Although relatively obscure outside France, Eric Zemmour is a very well known and perhaps surprisingly popular figure, so much so that he has confirmed he will join the race to challenge Emmanuel Macron in the French presidential election next April. His candidature was an open secret, but that hasn’t stopped it appalling progressive opinion. Zemmour, of Algerian Jewish background, has been widely accused of being a racist, an Islamaphobe, a homophobe and even an antisemite, and has had more than his fair share of brushes with the law in relation to hate speech.

“Controversial” doesn’t really do this chap justice. Part journalist, part politician, part cultural critic, part what the French call a “public intellectual”, he has long subscribed to the “great replacement” theory. He believes that French national identity and western civilisation are in jeopardy, and that it is his job to save them. While he doesn’t stand a high chance of winning – though the possibility cannot be entirely dismissed – Zemmour’s very presence in the contest will make what is usually a rather divisive affair even more polarising.

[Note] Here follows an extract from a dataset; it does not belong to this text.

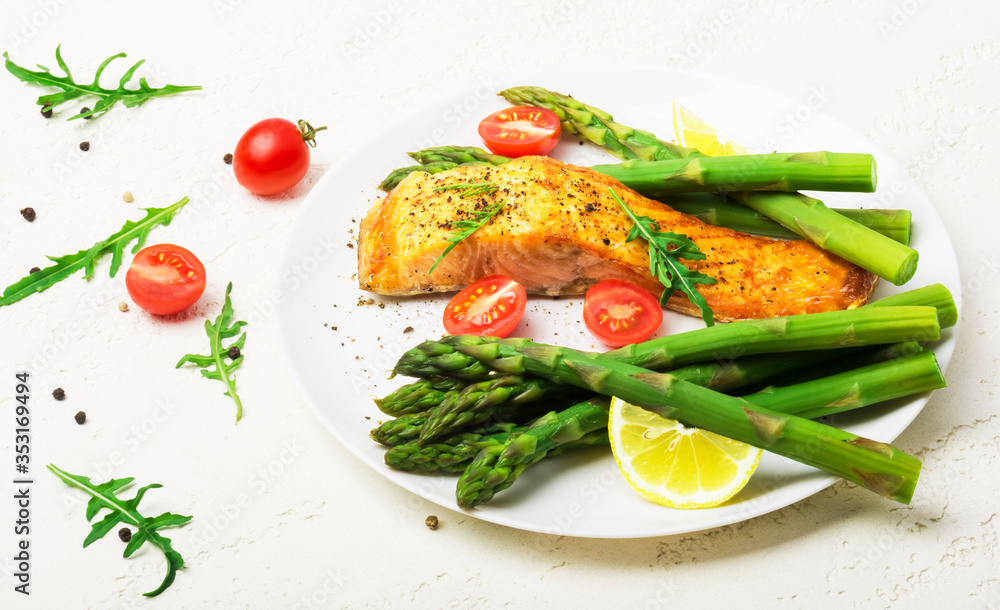 Baked salmon garnished with asparagus and tomatoes with herbs Baked salmon garnished with asparagus and tomatoes with herbs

His recent interview in The Spectator gave a flavour of what he will be bringing to the contest. In it, he declared that “immigration is war”, and that what he called “le wokeisme” is a trojan horse to deracinate France “by destroying our cultures, our history ... and allow a foreign culture, history and civilization to come and replace it”. There you go. Zemmour is really the ultimate culture-war candidate, and is running neck and neck with the now veteran leader of the far right, Marine Le Pen, with each hovering around the 15 per cent mark in polls for the first-round votes of French voters, as against about 25 per cent for the incumbent, President Macron.